▶ [Problems to solve]
a - In the scroll compressor text below, what seals the mating surfaces between the outer peripheral surface of annular projection 112 and the inner wall of opening 121?
b - Extend the scroll compressor text below by writing on from its last sentence.

▶ [Text block]
Various additional advantages and features of novelty which characterize the invention are further pointed out in the claims that follow. However, for a better understanding of the invention and its advantages, reference should be made to the accompanying drawings and descriptive matter which illustrate and describe preferred embodiments of the invention.

FIG. 1 illustrates a cross-sectional view of a scroll type compressor with a variable displacement mechanism in accordance with a first embodiment of the present invention.

FIG. 2 illustrates a cross-sectional view of the variable displacement mechanism shown in FIG. 1, but with the piston partially extended within the hollow cavity.

FIG. 3 illustrates a cross-sectional view of the variable displacement mechanism shown in FIG. 1, but with the piston fully extended within the hollow cavity.

FIG. 4 illustrates a cross-sectional view of a scroll type compressor with a variable displacement mechanism in accordance with a second embodiment of the present invention.

FIG. 1 illustrates an overall construction of a scroll type compressor with a variable displacement mechanism in accordance with a first embodiment of the present invention. Referring to FIG. 1, the scroll type compressor includes compressor housing 10 having front end plate 11 and cup-shaped casing 12 which is attached to an end surface of front end plate 11. Opening 111 is formed in the center of front end plate 11 with drive shaft 13 disposed therewithin. Annular projection 112, formed on a rear surface of front end plate 11, is disposed within opening 121 of cup-shaped casing 12 and is concentric with opening 111. An outer peripheral surface of projection 112 extends along an inner wall of opening 121 of cup-shaped casing 12. Opening 121 of cup-shaped casing 12 is covered by front end plate 11. O-ring seal element 14 seals the mating surfaces between the outer peripheral surface of annular projection 112 and the inner wall of opening 121 of cup-shaped casing 12.

▶ [Dataset records]
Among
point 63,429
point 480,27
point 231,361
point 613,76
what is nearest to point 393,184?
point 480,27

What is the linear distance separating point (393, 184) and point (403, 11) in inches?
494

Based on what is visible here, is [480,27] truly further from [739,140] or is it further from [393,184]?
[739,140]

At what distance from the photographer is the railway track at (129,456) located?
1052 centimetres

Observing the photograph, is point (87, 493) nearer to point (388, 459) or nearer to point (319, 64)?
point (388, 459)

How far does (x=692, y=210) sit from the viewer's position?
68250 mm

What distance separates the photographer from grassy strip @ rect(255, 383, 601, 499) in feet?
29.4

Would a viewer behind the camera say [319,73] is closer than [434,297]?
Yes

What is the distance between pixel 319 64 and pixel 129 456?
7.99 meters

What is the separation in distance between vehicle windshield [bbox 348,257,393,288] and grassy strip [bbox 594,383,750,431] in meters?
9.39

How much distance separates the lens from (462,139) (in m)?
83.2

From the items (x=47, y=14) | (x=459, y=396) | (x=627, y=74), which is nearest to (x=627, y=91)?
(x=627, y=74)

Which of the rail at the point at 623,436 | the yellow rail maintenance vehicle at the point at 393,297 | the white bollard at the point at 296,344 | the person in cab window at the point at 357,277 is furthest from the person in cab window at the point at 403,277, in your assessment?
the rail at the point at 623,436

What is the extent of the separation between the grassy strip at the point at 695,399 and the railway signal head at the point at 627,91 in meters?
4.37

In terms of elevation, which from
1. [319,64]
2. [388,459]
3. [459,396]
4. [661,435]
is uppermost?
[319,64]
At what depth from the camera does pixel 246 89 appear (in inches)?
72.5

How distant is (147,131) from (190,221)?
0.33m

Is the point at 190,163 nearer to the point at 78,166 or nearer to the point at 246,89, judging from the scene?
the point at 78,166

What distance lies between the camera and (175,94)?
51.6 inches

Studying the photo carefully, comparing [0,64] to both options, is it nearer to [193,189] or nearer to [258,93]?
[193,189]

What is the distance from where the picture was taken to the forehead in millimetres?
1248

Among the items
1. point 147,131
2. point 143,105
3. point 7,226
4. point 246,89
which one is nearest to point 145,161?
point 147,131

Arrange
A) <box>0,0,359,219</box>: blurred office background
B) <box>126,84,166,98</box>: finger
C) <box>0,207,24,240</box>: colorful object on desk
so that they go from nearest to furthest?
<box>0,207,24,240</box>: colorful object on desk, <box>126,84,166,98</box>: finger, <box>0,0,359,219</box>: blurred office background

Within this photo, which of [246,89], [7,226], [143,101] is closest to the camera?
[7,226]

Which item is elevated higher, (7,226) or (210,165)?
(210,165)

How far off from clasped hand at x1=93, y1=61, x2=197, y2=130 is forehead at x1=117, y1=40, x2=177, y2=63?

▶ [Task results]
a - O-ring seal element 14.

b -
Annular sleeve 16, integrally formed with front end plate 11, projects from the front end surface of front end plate 11 to surround and rotatably support drive shaft 13 through bearing 17. At the inner end of drive shaft 13, disc-shaped rotor 131 is rotatably supported by front end plate 11 through bearing 15 disposed within opening 111 of front end plate 11. Shaft seal assembly 18 is coupled to drive shaft 13 within shaft seal cavity 161 of sleeve 16.

In operation, drive shaft 13 is driven by an external power source, for example, the engine of an automobile. This power is transmitted through a rotation transmitting device such as electromagnetic clutch 20 which includes pulley 201, electromagnetic coil 202, and armature plate 203. Pulley 201 is rotatably supported by ball bearing 19 carried on the outer surface of sleeve 16. Electromagnetic coil 202 is fixed about the outer surface of sleeve 16 by support plate 162. Armature plate 203 is elastically supported on the outer end of drive shaft 13.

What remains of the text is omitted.